From implementations/rust/:

cargo build
cargo test
cargo clippy

Six integration suites run over examples/ and examples/generated/ and check every bundled .osf file from the magic header to the round-trip. An #[ignore]-gated performance probe can be run with cargo test --release -- --ignored; steam_loco.osf reads and writes locally in ~3 ms each.

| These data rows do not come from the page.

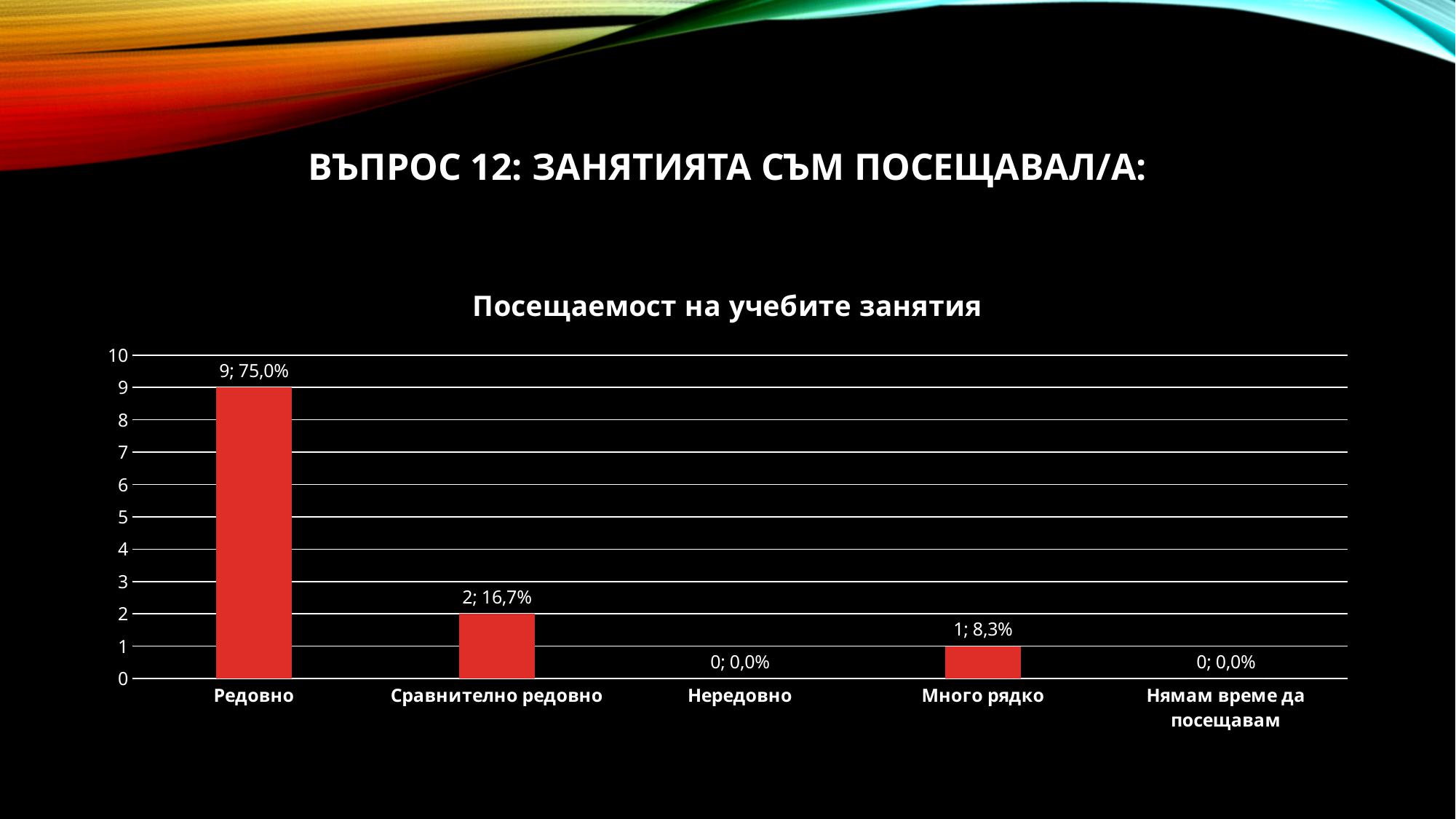
What is the value for Сравнително редовно? 2; 16,7% Which category has the highest value? Редовно What is the title of the chart? Посещаемост на учебите занятия Is the value for Редовно greater or less than 5? greater What colour are the bars in the chart? red What is the difference between the counts for Редовно and Сравнително редовно? 7 What is the value for Редовно? 9; 75,0% How many categories are shown on the x axis? 5 What is the value for Много рядко? 1; 8,3% Which is larger, the value for Сравнително редовно or the value for Много рядко? Сравнително редовно What kind of chart is shown? bar chart What is the value for Нередовно? 0; 0,0%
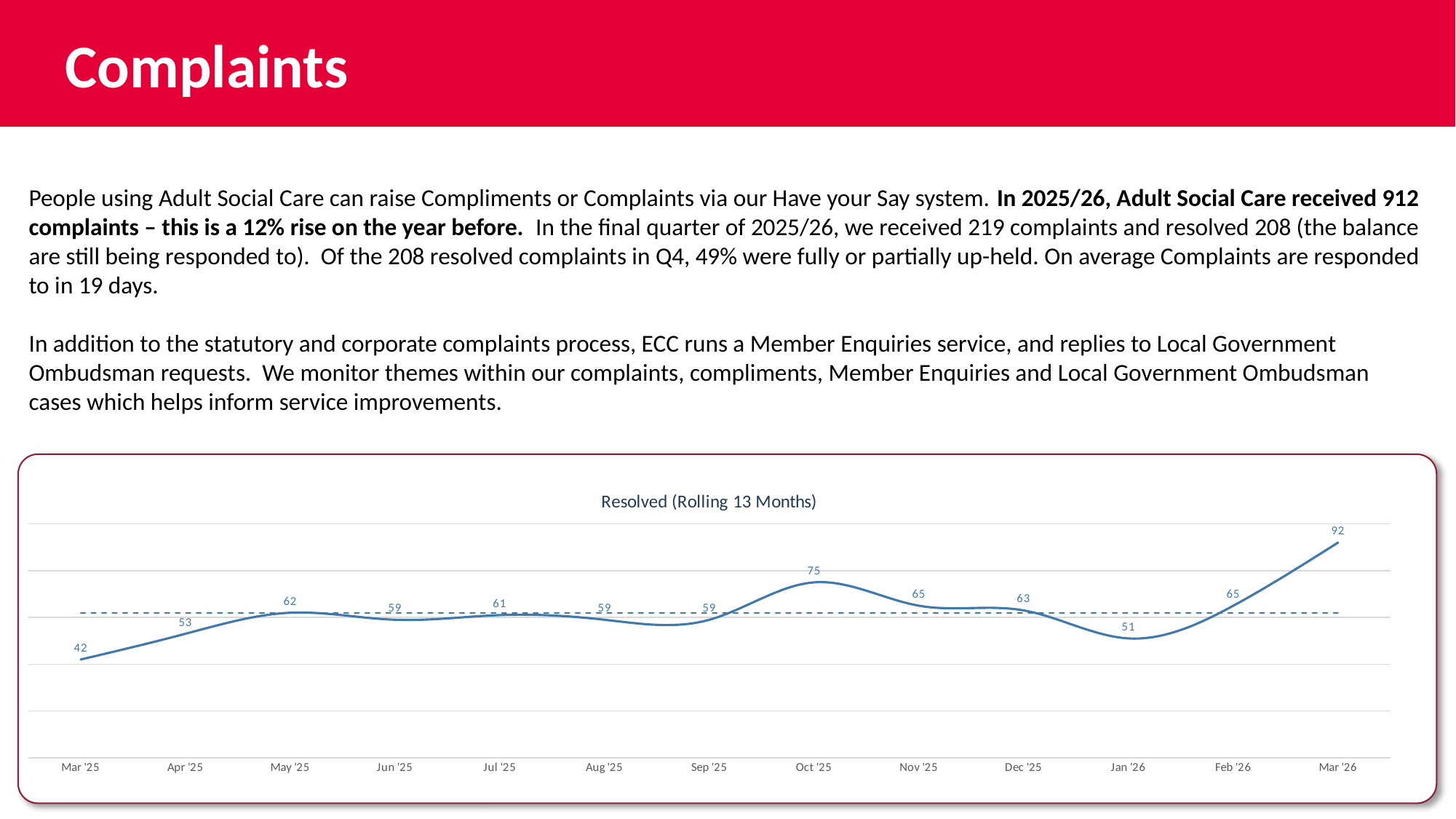
Which month has the lowest value? Mar '25 Do the values rise or fall from Dec '25 to Jan '26? fall Which is larger, the value for Oct '25 or the value for Nov '25? Oct '25 What is the value for Mar '25? 42 How many months are plotted on the x axis? 13 What is the difference between the values for Oct '25 and Mar '25? 33 What kind of chart is shown on the slide? line chart What is the title of the chart? Resolved (Rolling 13 Months) What is the difference between the values for Mar '26 and Feb '26? 27 What is the value for Jan '26? 51 What is the value for Oct '25? 75 Which month has the highest value? Mar '26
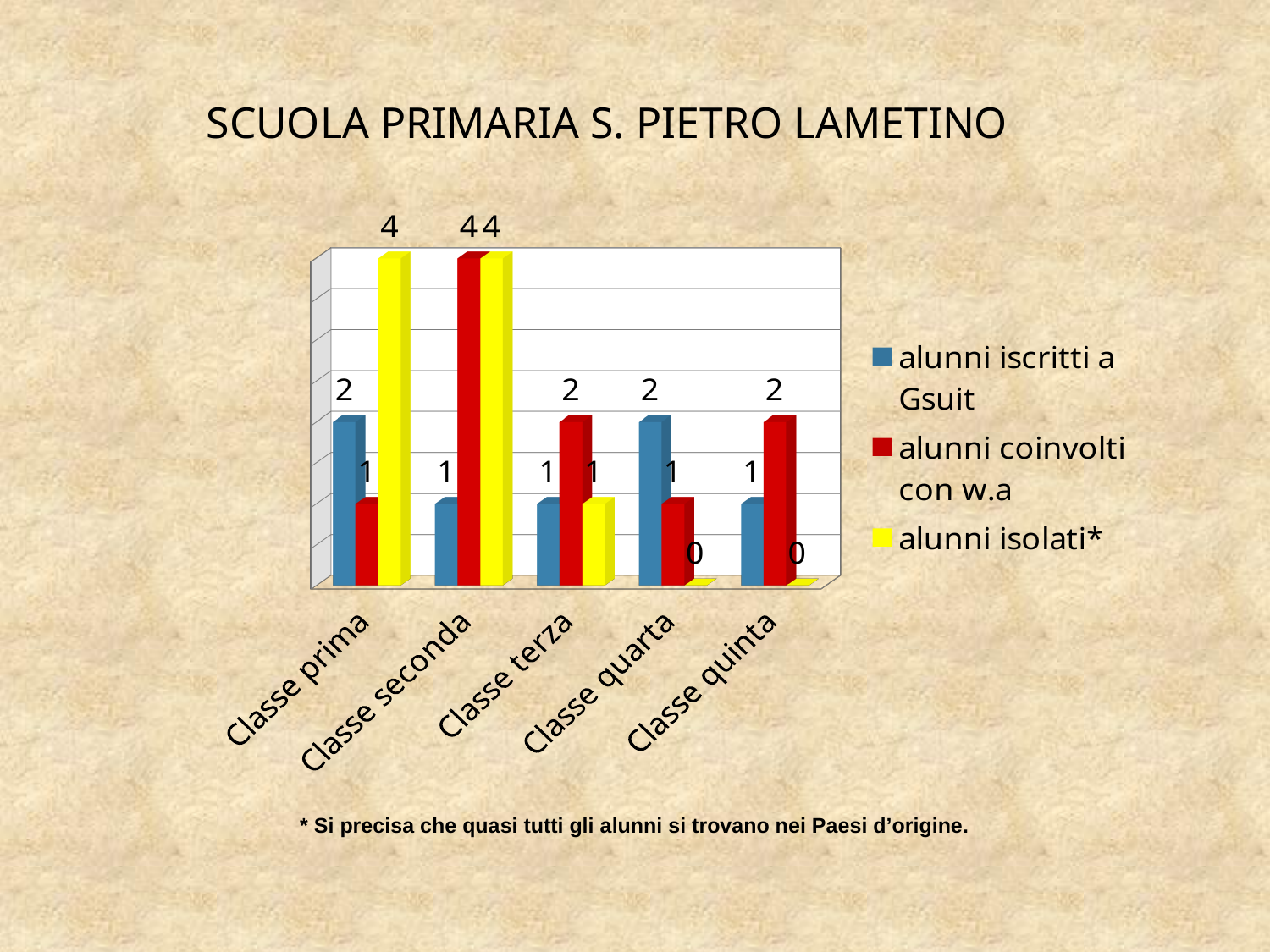
How many series does the legend list? 3 What kind of chart is shown on the slide? Bar chart What is the difference between 'alunni isolati*' for Classe prima and for Classe terza? 3 What is the value of 'alunni coinvolti con w.a' for Classe seconda? 4 What is the value of 'alunni iscritti a Gsuit' for Classe quarta? 2 Which class has the lowest value for 'alunni isolati*'? Classe quarta and Classe quinta How many classes are shown on the x axis? 5 Which class has the highest value for 'alunni coinvolti con w.a'? Classe seconda What is the value of 'alunni isolati*' for Classe quinta? 0 For Classe terza, which is larger: 'alunni iscritti a Gsuit' or 'alunni coinvolti con w.a'? alunni coinvolti con w.a What is the value of 'alunni isolati*' for Classe prima? 4 Which colour represents 'alunni isolati*' in the legend? Yellow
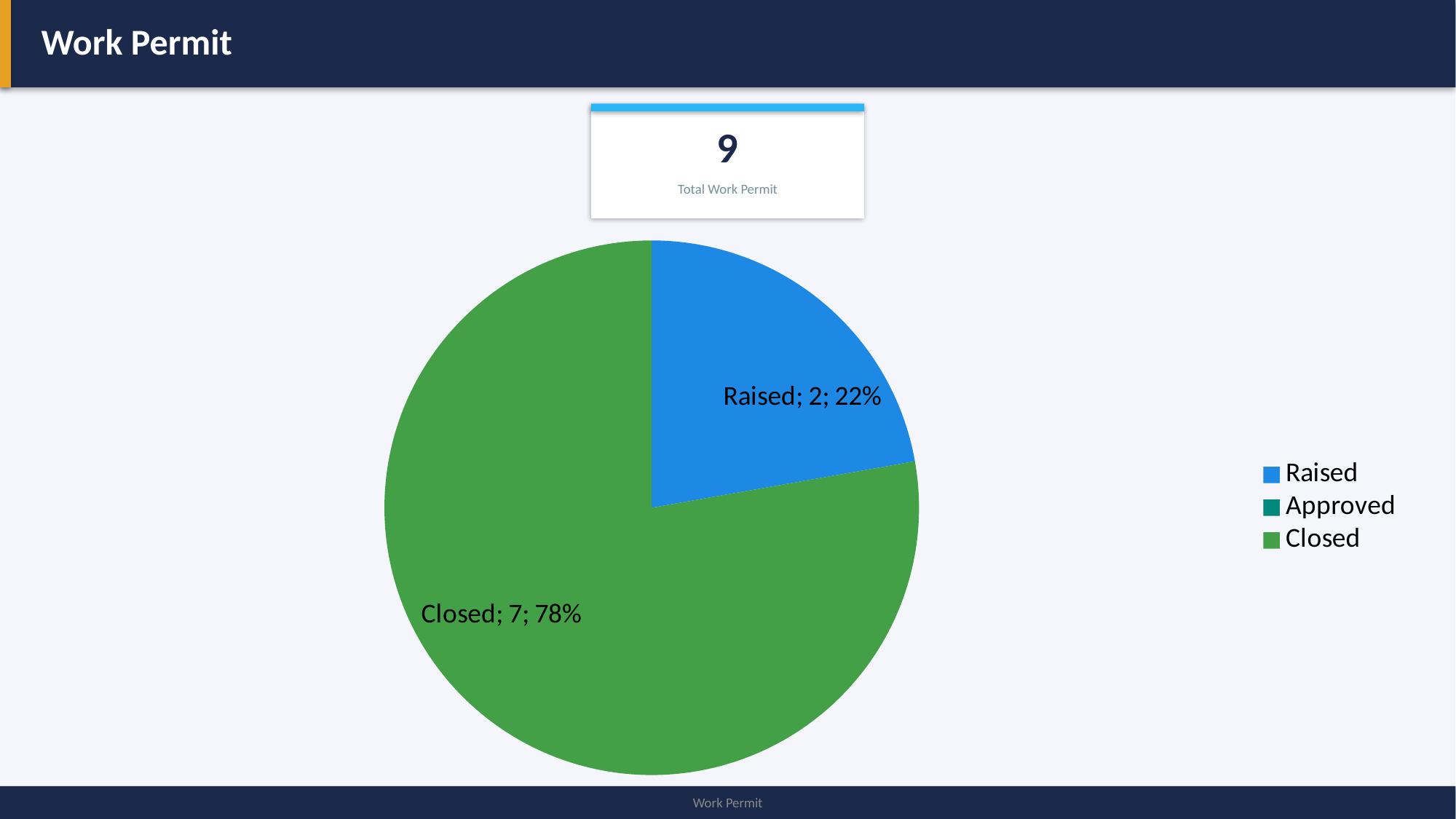
What kind of chart is shown on the slide? pie chart How many work permits are Raised according to the pie chart? 2 What colour is the Closed slice in the pie chart? green Which legend entry has no visible slice in the pie chart? Approved How many work permits are Closed according to the pie chart? 7 What share of the pie does the Raised slice represent? 22% What is the difference between the number of Closed and Raised work permits? 5 What is the total number of work permits shown in the box above the pie chart? 9 How many entries does the legend list? 3 Which category has the largest slice in the pie chart? Closed Which of the two labelled slices is larger, Raised or Closed? Closed What share of the pie does the Closed slice represent? 78%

osf-core is part of the repository workspace; it has not been published to crates.io yet. Until then the crate is consumed via a path or git dependency.

Inspecting a file

cargo run --example inspect -- ../../examples/steam_loco.osf
cargo run --example inspect -- ../../examples/weather_station.osfz

inspect is fast (header + metablock only). For a full read with counters there is stats, for a typed channel summary dump, and copy demonstrates the writer (load → write → verify).

Manager API

use osf_core::DataManager;

let mgr = DataManager::load_from_file("examples/steam_loco.osf")?;
println!("Channels: {}", mgr.channels().len());

// Access by name (mandatory, DECISIONS §10)
let temp = mgr.channel("Sensor.Temperature").expect("not found");

// Iterate over the samples — segment timestamps are reconstructed lazily
for sample in temp.samples_with_time() {
println!("{} ns: {:?}", sample.timestamp_ns, sample.value);
}

load_from_file is the convenient entry point; load_from_reader(impl Read) does the same starting from any reader. The lower-level BlockReader iterator stays available to callers that want to process raw blocks.

Writer API

Two tiers, symmetric to the read side:

use osf_core::{DataManager, writer};

// Convenience: write a DataManager back as OSF5 (round-trip)
let mgr = DataManager::load_from_file("input.osf")?;
writer::write_to_file(&mgr, "output.osf")?;
use osf_core::writer::{WriterBuilder, ChannelDef};
use osf_core::types::{ChannelType, DataType};

// Builder: programmatic construction
let mut builder = WriterBuilder::new().creator("my-app:1.0").tag("preview");
let idx = builder.add_channel(ChannelDef {
name: "Sensor.Temperature".into(),
data_type: DataType::Double,
channel_type: ChannelType::Scalar,
..Default::default()
})?;
builder.add_timestamped_samples_f64(idx, &timestamps_ns, &values)?;
builder.write_to_file("output.osf")?;

Constraints

  • OSF5 only (DECISIONS §6) and block mode only (DECISIONS §7); streaming writes are reserved for embedded language targets.
  • No OSFZ output (DECISIONS §12) — OSFZ is read transparently.
  • Equidistant blocks float/double only (spec rev 2026-05-04); other numeric types as bcAbsTimeStampData.
  • Block splitting and bumping sizeoflengthvalue (2 → 4 for large variable samples) happen automatically.

Transparent OSFZ

The reader detects compressed OSF files by their first two bytes (gzip 0x1F 0x8B, zlib 0x78 …) and inflates them via flate2 (pure Rust, no system zlib) before the magic-header parser sees them. ReaderStats exposes compressed and compression_format (None/Zlib/Gzip).